We can do the same trick with temperatures. Some of the station data may need to be checked for completeness. Look how the most complete record (Southampton) shows an accelerating pattern of warming since 1850 that is not well modelled as a linear trend.
tminmodels <- function(d) {
d <- droplevels(d)
nm <- toupper(levels(d$station))
nm <- paste(nm, " Mean annual minimum temp =", round(mean(tapply(d$tmin,
d$Yr, sum)), 1))
attach(d)
Boxplot(tmin ~ Mon, labels = Yr, data = d, col = "grey", main = nm)

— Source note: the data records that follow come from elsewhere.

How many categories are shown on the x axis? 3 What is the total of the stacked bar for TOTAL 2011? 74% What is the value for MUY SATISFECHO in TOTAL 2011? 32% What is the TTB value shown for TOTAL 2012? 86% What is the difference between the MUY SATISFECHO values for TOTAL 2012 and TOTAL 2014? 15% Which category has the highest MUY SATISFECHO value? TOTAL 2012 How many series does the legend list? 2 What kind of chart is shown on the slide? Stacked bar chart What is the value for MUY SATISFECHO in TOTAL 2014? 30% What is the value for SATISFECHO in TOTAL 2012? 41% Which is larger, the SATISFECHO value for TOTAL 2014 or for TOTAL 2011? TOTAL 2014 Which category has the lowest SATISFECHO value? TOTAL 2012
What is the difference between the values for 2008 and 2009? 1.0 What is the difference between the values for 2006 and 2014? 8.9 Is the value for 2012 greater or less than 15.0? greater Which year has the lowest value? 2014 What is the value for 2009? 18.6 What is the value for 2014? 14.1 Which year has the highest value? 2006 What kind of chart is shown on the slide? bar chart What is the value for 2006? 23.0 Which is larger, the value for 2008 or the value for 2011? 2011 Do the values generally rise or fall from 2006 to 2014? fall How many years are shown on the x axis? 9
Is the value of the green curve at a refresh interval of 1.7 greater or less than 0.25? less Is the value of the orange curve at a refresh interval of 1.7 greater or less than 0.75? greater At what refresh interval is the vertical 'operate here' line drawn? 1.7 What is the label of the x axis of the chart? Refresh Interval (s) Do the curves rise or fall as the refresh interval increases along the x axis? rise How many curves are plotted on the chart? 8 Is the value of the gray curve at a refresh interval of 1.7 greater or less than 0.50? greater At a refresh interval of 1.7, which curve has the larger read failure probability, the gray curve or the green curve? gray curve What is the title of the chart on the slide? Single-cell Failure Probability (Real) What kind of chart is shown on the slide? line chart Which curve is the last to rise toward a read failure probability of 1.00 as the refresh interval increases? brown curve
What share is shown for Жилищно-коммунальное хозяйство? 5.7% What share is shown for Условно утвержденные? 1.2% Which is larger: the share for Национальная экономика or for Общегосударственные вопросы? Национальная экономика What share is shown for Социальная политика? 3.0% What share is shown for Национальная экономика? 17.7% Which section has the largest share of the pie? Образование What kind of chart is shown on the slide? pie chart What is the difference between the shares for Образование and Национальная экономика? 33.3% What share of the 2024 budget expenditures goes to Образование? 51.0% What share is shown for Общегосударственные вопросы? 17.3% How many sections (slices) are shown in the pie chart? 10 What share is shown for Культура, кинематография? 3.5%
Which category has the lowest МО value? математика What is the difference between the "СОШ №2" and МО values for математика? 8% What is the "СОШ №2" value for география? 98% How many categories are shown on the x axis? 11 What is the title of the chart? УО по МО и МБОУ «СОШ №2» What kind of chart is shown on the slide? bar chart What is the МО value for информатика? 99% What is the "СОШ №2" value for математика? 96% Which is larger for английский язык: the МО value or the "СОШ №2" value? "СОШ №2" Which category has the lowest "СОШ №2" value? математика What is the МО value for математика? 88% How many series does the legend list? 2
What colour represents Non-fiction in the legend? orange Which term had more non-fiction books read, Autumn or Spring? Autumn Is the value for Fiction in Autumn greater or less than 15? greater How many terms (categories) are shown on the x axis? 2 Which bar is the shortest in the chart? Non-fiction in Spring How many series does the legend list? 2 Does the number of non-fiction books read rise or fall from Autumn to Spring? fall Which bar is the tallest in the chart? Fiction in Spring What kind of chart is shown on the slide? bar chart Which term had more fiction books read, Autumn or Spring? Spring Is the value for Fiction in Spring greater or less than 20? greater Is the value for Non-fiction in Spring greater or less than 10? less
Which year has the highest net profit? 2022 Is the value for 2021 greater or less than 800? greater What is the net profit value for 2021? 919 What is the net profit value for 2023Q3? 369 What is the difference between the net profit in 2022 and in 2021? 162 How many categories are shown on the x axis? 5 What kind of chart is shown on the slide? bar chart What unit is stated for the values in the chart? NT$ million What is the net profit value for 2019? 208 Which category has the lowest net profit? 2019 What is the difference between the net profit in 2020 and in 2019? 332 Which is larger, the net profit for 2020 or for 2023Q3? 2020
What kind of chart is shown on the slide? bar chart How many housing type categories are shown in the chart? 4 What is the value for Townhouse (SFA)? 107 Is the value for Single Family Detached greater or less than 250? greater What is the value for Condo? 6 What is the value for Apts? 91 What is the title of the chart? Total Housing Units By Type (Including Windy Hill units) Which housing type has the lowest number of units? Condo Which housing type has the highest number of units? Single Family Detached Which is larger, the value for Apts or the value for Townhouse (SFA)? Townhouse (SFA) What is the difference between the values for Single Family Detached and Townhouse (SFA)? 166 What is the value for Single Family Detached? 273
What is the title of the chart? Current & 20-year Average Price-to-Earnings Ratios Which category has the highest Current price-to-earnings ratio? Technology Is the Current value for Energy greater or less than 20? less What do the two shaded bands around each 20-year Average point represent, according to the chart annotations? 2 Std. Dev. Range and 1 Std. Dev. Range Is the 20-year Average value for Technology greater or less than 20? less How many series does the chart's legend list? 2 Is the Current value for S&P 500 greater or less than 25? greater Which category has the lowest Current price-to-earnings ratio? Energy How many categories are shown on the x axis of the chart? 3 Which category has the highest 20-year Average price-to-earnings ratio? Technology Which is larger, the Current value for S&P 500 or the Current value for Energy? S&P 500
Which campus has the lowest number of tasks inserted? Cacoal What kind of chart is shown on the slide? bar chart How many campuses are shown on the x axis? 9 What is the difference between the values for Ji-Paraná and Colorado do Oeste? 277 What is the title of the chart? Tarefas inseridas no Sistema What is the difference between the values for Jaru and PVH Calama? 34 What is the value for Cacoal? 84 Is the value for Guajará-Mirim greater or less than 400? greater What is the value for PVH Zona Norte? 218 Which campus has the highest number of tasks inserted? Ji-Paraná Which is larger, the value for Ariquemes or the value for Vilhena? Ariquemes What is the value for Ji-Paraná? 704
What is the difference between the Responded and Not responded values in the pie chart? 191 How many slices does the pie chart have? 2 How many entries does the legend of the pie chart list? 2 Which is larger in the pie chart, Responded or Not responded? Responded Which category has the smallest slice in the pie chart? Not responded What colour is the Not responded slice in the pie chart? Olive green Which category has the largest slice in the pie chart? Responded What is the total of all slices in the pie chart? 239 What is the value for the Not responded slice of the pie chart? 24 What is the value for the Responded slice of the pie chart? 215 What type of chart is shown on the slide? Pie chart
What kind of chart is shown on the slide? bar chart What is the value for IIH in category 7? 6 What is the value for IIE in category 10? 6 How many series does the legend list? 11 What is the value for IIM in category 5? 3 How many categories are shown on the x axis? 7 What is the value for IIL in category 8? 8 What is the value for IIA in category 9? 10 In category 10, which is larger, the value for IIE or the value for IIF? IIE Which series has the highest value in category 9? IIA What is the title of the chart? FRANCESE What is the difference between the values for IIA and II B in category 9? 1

mod <- gam(tmin ~ s(Mon), data = d)
ablines2(mod, lwd = 2, col = 2, lty = 2)
detach(d)
####################################
d1 <- melt(d, id = c("Yr", "Mon"), meas = c("tmin"))
d2 <- data.frame(cast(d1, Yr ~ variable, mean))
attach(d2)
####################################################
mod <- lm(tmin ~ Yr)
an <- anova(mod)
pval <- round(an[5][1, ], 4)
nm <- paste(nm, "\n", "P value=", pval)
nm <- paste(nm, "\n Increase per decade =", 10 * round(coef(mod)[2], 3))
plot(tmin ~ Yr, pch = 21, bg = 2, main = nm)
ablines(mod)
detach(d2)
}